An expert in commodity futures, Fernandes works for the Grain Service Corporation and is the manager of operations for the GreenHaven Continuous Commodity Index Fund (NYSE Arca: GCC), an equally weighted, long-only commodities index ETF.
Recently, HAI associate editor Lara Crigger chatted with Fernandes about his outlook for grains in 2010, including what's behind the current grain stockpiles, why farmland makes a smart contrarian play and why generic seeds aren't as good an idea as they might sound.
Crigger: With un-encouraging export data coming out of the ag space, is 2010 going to be a down year for the big three—wheat, corn and soybeans?
Fernandes: What's interesting about the export data in grains is that although the shift between soybeans, wheat and corn happens based on demand and substitution, the actual infrastructure that allows the exporting of grains is limited in some fashion. We work pretty regularly on the hedging side with some of the folks who ship grain down the Mississippi River via barge, and if you look at their numbers over a 10-year period, they're pretty steady. As of 2005, the largest export terminal for corn has been running 24/7; it doesn't really have any additional capacity.

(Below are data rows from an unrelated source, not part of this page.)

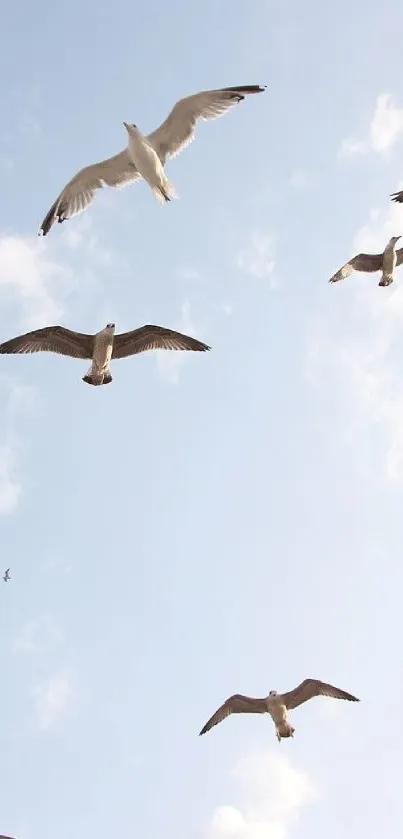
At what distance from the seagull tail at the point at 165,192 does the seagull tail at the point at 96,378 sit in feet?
12.8

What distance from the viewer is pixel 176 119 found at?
19578 millimetres

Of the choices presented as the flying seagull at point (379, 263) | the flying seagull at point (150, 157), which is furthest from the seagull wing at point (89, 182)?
the flying seagull at point (379, 263)

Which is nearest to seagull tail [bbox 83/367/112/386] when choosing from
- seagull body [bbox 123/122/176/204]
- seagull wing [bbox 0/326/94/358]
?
seagull wing [bbox 0/326/94/358]

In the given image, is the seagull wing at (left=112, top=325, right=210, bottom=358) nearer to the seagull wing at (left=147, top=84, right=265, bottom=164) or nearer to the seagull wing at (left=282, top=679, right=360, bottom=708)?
the seagull wing at (left=147, top=84, right=265, bottom=164)

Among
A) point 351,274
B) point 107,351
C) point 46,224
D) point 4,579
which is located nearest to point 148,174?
point 46,224

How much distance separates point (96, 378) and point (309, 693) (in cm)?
925

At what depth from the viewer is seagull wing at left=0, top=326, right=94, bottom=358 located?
63.1 feet

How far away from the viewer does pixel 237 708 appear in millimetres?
21906

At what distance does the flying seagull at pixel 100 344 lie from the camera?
62.7 ft

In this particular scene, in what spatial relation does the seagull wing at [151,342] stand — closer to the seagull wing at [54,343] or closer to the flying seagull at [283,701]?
the seagull wing at [54,343]

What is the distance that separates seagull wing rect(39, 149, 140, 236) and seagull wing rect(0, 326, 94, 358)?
2640 mm

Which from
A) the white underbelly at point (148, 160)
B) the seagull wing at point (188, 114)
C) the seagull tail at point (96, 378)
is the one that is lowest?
the seagull tail at point (96, 378)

In '06, '07, and early '08, we had a huge overflow of grain exports going out in export containers, or those containers that you see in a shipyard that get put onto an 18-wheeler and deliver goods to Wal-Mart. Folks have figured out: They need to get back to Asia, so they filled them up with corn and shipped them back. It was a cheap round trip and return, and it actually competed with the Panamex. A lot of exports went out that way and helped bolster the basis for the physical price of the grains. But as the U.S. demand for Asian goods fell, the supply of containers sat empty; you actually had less of a transportation means to get them out there.
So I don't think there's any super catalyst on the export side in 2010 that's going to push prices higher. But as the economy improves, and as long as this "cheap round-trip shipping" exists, those commodities become more attractive to foreign buyers.

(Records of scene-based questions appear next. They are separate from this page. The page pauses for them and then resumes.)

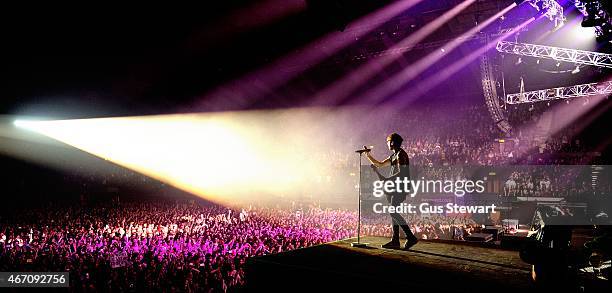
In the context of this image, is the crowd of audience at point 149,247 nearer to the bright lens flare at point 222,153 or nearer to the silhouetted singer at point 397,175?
the silhouetted singer at point 397,175

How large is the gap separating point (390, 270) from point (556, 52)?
9922 millimetres

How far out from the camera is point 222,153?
20.6 m

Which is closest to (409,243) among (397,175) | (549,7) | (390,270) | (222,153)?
(397,175)

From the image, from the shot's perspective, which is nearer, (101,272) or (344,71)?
(101,272)

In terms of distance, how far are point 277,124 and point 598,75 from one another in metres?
14.0

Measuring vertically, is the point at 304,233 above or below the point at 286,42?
below

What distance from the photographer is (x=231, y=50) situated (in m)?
9.48

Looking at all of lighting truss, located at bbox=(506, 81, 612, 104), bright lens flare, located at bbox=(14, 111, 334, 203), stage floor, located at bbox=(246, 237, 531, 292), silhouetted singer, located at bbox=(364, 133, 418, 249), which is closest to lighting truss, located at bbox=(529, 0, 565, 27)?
lighting truss, located at bbox=(506, 81, 612, 104)

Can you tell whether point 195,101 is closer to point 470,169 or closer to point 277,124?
point 277,124

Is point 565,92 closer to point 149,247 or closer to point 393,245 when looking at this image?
point 393,245

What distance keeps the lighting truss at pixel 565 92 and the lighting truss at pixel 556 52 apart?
210 cm

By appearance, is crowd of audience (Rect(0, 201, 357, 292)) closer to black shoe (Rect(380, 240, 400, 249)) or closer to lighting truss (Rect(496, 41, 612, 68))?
black shoe (Rect(380, 240, 400, 249))

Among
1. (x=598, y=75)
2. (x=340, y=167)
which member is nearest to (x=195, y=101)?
(x=340, y=167)

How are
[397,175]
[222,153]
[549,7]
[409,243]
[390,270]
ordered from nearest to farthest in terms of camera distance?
[390,270] → [397,175] → [409,243] → [549,7] → [222,153]
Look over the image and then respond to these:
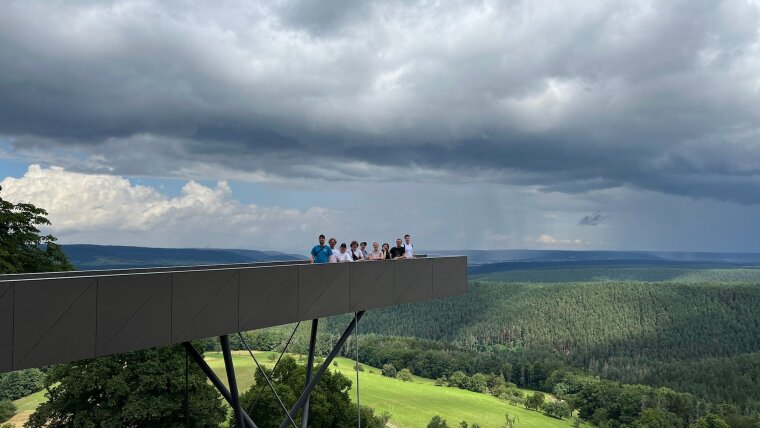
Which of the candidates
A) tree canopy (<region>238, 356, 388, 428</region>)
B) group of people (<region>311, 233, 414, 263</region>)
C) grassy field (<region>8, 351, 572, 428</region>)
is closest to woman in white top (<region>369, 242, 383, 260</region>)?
group of people (<region>311, 233, 414, 263</region>)

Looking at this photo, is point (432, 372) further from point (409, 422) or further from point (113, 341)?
point (113, 341)

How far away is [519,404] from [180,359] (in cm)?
12920

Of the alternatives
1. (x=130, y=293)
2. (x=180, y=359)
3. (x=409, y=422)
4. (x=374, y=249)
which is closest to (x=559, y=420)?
(x=409, y=422)

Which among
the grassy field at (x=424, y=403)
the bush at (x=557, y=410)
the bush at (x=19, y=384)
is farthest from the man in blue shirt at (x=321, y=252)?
the bush at (x=557, y=410)

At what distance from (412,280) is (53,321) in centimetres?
1099

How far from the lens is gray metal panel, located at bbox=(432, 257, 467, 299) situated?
2041 centimetres

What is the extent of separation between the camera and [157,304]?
11875mm

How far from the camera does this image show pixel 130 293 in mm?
11375

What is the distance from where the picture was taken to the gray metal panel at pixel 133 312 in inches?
431

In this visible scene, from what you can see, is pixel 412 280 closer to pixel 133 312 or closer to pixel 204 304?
pixel 204 304

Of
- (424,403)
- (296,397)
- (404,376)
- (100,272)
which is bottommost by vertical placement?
(404,376)

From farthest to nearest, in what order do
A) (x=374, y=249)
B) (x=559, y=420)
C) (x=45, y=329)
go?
(x=559, y=420), (x=374, y=249), (x=45, y=329)

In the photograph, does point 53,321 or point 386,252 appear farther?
point 386,252

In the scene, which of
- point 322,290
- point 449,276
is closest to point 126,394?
point 449,276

There are two developments we think will happen, although probably not in 2010; they're probably more 2011 events. First, there's a really large export terminal being built in the Pacific Northwest by some grain companies, and when completed, that can be a big catalyst for soybean exports. Second, it's our opinion that the Chinese yuan is maybe poised for some kind of re-peg, which would make U.S. beans more attractive than perhaps Brazilian beans.
Crigger: Interesting you say that, since earlier in the week, we saw China cancel orders for over 192,000 tons of soybeans from the U.S. in favor of Brazilian ones.

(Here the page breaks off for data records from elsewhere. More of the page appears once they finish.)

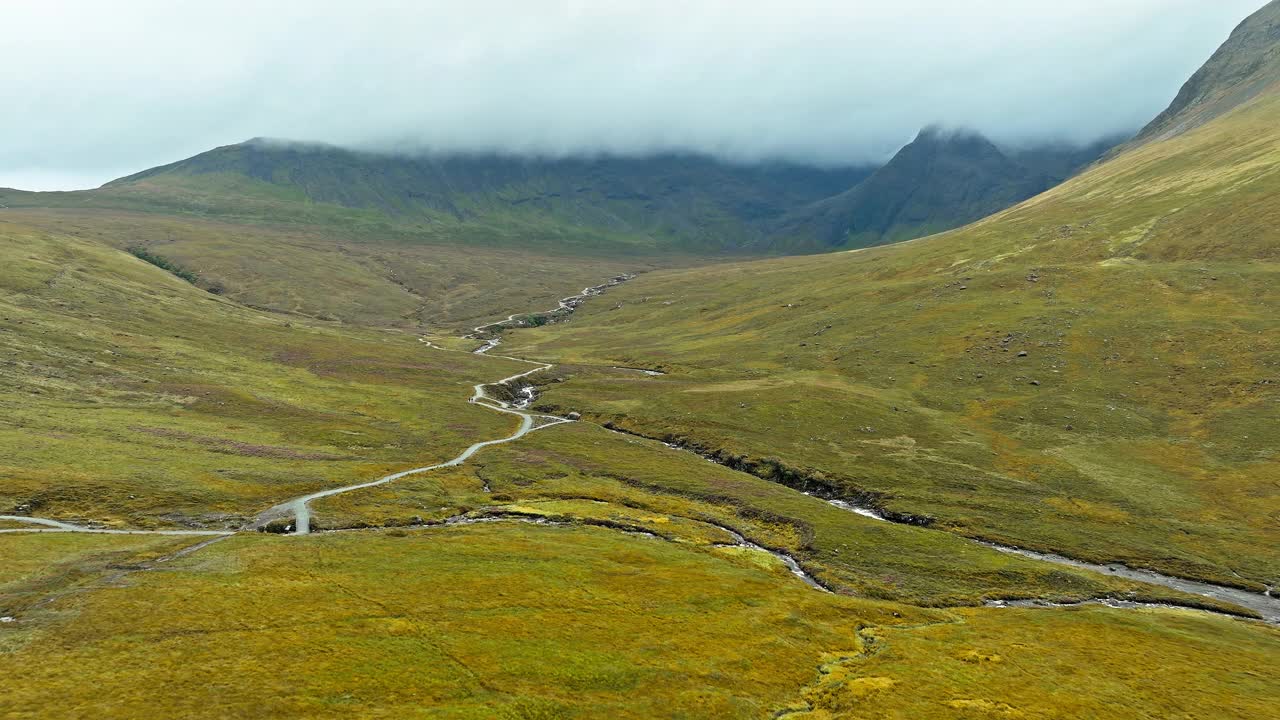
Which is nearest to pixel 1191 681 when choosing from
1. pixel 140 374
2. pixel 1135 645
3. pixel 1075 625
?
pixel 1135 645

Fernandes: The U.S. dollar has actually made a pretty strong move off its bottom over the past 10-15 weeks. The dollar—which the yuan is tied to—has been weakening versus the Brazilian currency, which made beans more attractive from the U.S. But now the dollar's made a reverse course.
It's our contention that if and when the Chinese currency revalues against the U.S. dollar, it's actually going to have more purchasing power buying the U.S. beans over Brazilian.